■ **EXTRACTED TEXT**
To compare more directly, I installed 6.8.12-15-ice-fix-1 on node1 and node2, while node3 and node4 stayed on the older 6.8.12-11 kernel which in my setup does not show memory leaks. After about one hour node1 crashed completely and required a cold reset.

Right before the crash the logs showed Ceph RBD lock messages (“no lock owners detected”, “breaking header lock”, “breaking object map lock”), indicating that the client session was interrupted. Simultaneously the Proxmox firewall bridge devices reported state changes (“fwbr entered blocking and forwarding state”, “fwln entered disabled state”, “fwtap entered promiscuous mode”). In my environment this sequence of Ceph lock takeovers combined with bridge port reinitialization is a reliable indicator of an E810 NIC reset: the interface drops link, the Linux bridge cycles its ports, and Ceph connectivity is lost, forcing RBD locks to be reassigned. This points to a driver-level instability rather than expected cluster behaviour.

In summary:

  • Kernel 6.8.12-15-ice-fix-1 reduces but does not eliminate the memory leak.
  • With a mixed setup (two nodes on the patched kernel, two nodes on 6.8.12-11), node1 crashed hard within an hour — something I have not experienced with 6.8.12-11.

■ **INSTRUCTIONS TO FOLLOW**
Could you continue the forum post about the E810 kernel crash from its last line? The listing after this is separate from the post about the kernel crash.

■ **SUPPLIED INFORMATION**

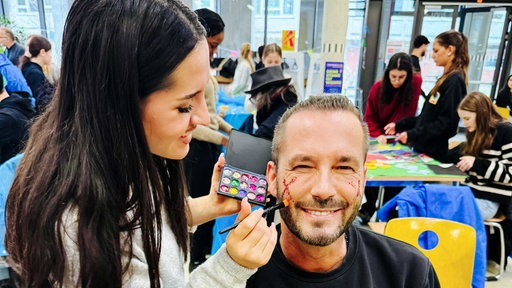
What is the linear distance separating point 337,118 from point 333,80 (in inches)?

■ **OUTPUT OF THE TASK**
Has anyone else observed similar behaviour with this patched kernel?
 
For your information, I updated my previous post with the latest information we currently have. Thank you everyone for your valuable feedback! Thanks to this, we were able to identify that the issue is related to the ICE driver and/or Intel E810 NIC, possibly also related to Jumbo Frames / MTU 9000. I thus also updated my post asking for more information, now also asking for the MTU used for Ceph.
 
After about one hour node1 crashed completely and required a cold reset.

Right before the crash the logs showed Ceph RBD lock messages (“no lock owners detected”, “breaking header lock”, “breaking object map lock”), indicating that the client session was interrupted. Simultaneously the Proxmox firewall bridge devices reported state changes (“fwbr entered blocking and forwarding state”, “fwln entered disabled state”, “fwtap entered promiscuous mode”).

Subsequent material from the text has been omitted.